(Finding) Happiness In Chains (Just For Cyclists)

Rusty bike chain

No, it wasn’t this bad. (Photo: Jonathan Ruchti)

A good, reasonable length ride criss-crossing the territory between Reading and Oxford, mainly in lanes and largely quiet – and with the added simple pleasure of a new chain making it all that much more smooth. Whatever you do for chain upkeep, you can never replicate the ‘feel’ of a brand new chain with just the factory lubricant on it, that’s never been rained-on and not yet picked up any grit and grime. If you’ve cleaned everything else thoroughly, I think it’s a real fillip. I’m not sure whether that means I’m ‘in tune’ with my bike or just a bit sad: that’s one for others to decide.

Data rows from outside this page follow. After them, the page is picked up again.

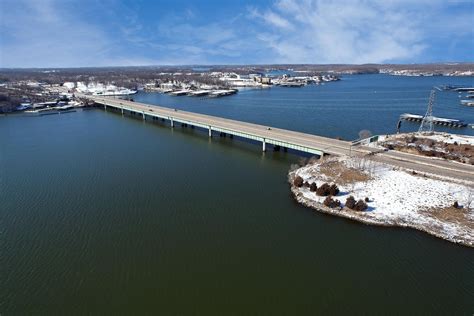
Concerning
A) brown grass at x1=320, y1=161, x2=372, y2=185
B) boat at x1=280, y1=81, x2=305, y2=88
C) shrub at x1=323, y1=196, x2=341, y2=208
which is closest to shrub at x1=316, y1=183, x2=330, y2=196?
shrub at x1=323, y1=196, x2=341, y2=208

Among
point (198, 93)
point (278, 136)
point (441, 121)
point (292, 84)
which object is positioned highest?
point (292, 84)

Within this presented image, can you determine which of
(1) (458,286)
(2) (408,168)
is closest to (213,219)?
(1) (458,286)

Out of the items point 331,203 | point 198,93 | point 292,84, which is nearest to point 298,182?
point 331,203

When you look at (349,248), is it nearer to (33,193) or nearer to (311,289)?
(311,289)

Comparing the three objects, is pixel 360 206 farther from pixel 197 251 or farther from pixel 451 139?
pixel 451 139

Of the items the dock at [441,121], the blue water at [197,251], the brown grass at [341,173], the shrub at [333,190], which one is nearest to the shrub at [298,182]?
the blue water at [197,251]

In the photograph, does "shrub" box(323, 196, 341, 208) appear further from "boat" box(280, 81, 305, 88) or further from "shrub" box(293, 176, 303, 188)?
"boat" box(280, 81, 305, 88)

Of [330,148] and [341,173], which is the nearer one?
[341,173]
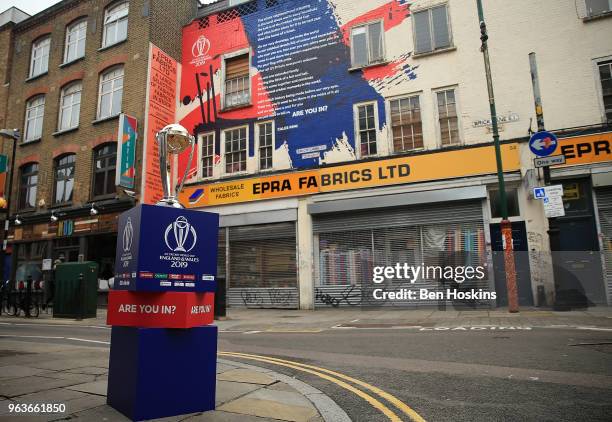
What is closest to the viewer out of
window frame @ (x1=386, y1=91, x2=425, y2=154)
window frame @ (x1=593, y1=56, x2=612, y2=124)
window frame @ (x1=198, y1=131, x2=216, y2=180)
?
window frame @ (x1=593, y1=56, x2=612, y2=124)

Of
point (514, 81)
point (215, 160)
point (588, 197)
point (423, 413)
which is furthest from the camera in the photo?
point (215, 160)

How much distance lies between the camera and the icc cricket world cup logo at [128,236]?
394 cm

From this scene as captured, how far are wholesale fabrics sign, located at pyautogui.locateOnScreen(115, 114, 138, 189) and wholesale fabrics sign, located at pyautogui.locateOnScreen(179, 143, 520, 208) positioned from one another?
282 cm

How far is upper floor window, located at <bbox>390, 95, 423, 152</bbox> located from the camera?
52.6 ft

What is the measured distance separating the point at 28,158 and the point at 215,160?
12.5 m

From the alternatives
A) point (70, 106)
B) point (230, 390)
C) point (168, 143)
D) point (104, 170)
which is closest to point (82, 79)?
point (70, 106)

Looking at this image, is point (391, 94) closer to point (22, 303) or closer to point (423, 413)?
point (423, 413)

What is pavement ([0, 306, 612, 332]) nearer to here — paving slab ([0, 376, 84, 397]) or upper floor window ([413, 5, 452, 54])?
paving slab ([0, 376, 84, 397])

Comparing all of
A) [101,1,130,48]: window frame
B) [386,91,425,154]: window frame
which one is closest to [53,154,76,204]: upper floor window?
[101,1,130,48]: window frame

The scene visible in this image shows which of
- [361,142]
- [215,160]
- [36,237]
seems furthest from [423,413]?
[36,237]

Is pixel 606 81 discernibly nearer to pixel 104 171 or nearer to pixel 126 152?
pixel 126 152

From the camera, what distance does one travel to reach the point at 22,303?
54.0ft

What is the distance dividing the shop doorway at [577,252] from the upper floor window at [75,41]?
24526 millimetres

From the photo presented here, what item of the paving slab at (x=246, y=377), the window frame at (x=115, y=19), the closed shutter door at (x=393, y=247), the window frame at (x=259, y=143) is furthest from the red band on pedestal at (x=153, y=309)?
the window frame at (x=115, y=19)
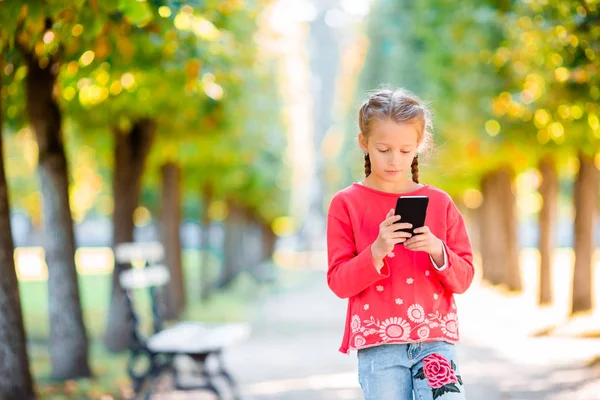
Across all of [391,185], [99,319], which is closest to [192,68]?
[391,185]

I’d changed just the chain on my ‘workhorse’ Bianchi Nerone the other day, without changing the cassette or chain rings. The chain I was taking off was just about showing 1% wear and I was prepared to have to change the rest of the drive-train too, but today’s ride confirmed what an earlier little test ride suggested: it was fine.

I keep a track of miles ridden and routes, but I don’t log bike maintenance – what part’s done what distance and so on. Perhaps I ought to, but there you go. However, I’m pretty sure this is the second time I’ve put a new chain on the current set of chainrings, and that it’s the third chain for the cassette.

I’ve long suspected it but the lesson seems to be confirmed: if you keep an eye on the chain and change it regularly before it wears too much, you can save yourself a fair bit of money by not having to replace the rest at the same time.